Reporting an Animal Disease
To report a suspected disease, contact DATCP's Division of Animal Health using one of the methods below to ensure the report will reach us within the time limit:- Email: datcpanimalimports@wisconsin.gov
- Phone:
- Weekdays: (608) 224-4872, Monday-Friday, 7:45 a.m. to 4:30 p.m.
- Evenings, Weekends, and Holidays: 800-943-0003. Select option 2. State that you are reporting a potential animal disease.
DATCP's Division of Animal Health is responsible for monitoring for animal diseases and responding when outbreaks occur. The state veterinarian heads the division and is the only person in Wisconsin who can quarantine animals.

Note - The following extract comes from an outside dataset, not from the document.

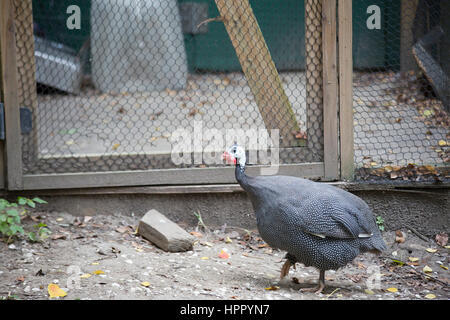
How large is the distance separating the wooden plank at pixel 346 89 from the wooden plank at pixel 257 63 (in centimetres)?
37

The division is specifically responsible for responding to regulatory diseases. These are diseases that have the potential to spread to humans (zoonotic diseases), such as brucellosis and rabies; that may spread from farm to farm, such as foot-and-mouth disease or pseudorabies; and that cause other states and nations to close trade doors to our livestock and animal products, such as avian influenza or tuberculosis. We do not monitor for what are known as “production diseases” that are relatively common, do not threaten human health or spread to other farms, or have trade implications.
Our veterinarians engage in regulatory work, such as testing herds for tuberculosis when we are notified that cattle from infected herds elsewhere have been brought into Wisconsin herds. They conduct disease investigations and epidemiology during disease outbreaks to find and test potentially exposed animals. They respond when a private practitioner suspects a reportable disease — one that is on an international list of diseases that must be reported to animal health authorities. Most of our veterinarians are specially trained as foreign animal disease diagnosticians. Foreign animal diseases are those that are not found in the United States, so may be particularly threatening to our animals.
The diseases discussed here are the ones that we primarily focus our surveillance and prevention efforts on. But we always need to also be on the lookout for newly emerging diseases and old diseases that re-emerge. Animal diseases are an ever-changing landscape that we are always scanning, even when diseases have slipped from the headlines.